• What to do:
Please return every line of the material below that contains the string "pixel", treating uppercase and lowercase letters as different.

• Entries from a dataset:
** BEGIN **

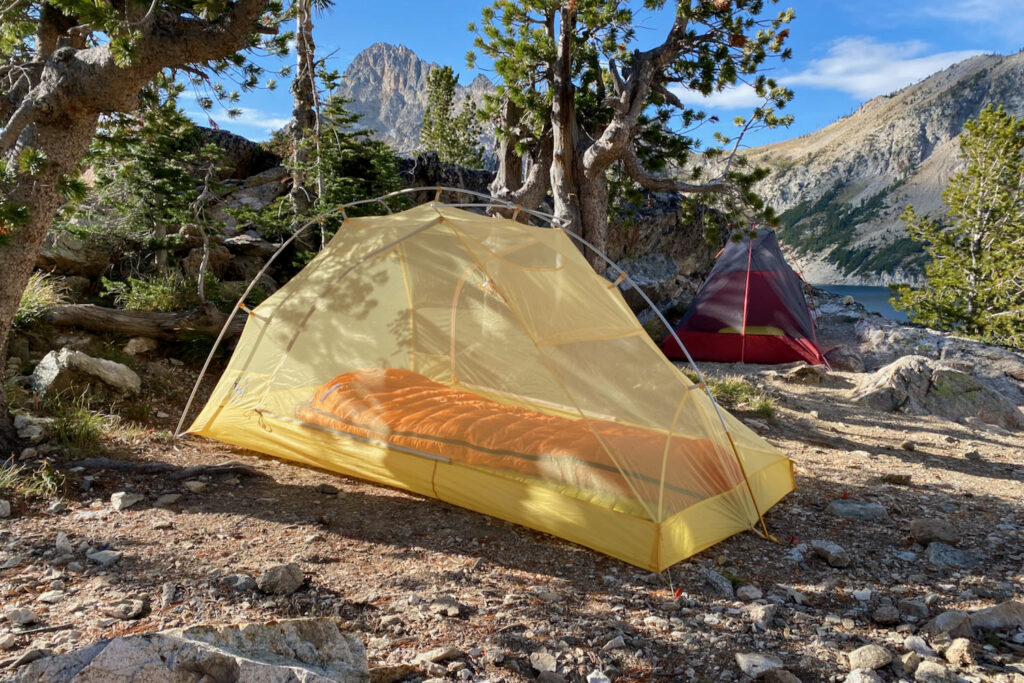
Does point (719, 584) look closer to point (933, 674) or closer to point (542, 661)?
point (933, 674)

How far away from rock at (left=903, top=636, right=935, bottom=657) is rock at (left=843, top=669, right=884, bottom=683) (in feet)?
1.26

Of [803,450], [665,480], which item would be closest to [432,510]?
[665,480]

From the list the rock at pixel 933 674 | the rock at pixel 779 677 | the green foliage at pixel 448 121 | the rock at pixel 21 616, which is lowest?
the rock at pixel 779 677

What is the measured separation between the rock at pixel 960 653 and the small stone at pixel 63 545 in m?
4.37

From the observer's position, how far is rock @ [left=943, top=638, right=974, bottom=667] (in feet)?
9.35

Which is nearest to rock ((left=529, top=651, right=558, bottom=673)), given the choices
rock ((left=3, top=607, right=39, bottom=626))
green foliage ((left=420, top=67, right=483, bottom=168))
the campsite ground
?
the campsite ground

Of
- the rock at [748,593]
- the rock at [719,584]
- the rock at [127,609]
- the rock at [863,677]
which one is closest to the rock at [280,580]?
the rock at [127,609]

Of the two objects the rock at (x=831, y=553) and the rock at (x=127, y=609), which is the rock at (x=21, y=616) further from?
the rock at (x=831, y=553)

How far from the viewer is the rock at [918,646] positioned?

** END **

• Correct result:
From the list the rock at pixel 933 674 | the rock at pixel 779 677 | the green foliage at pixel 448 121 | the rock at pixel 21 616, which is lowest?
the rock at pixel 779 677
What is the measured separation between the rock at pixel 960 653 and the small stone at pixel 63 545 in m?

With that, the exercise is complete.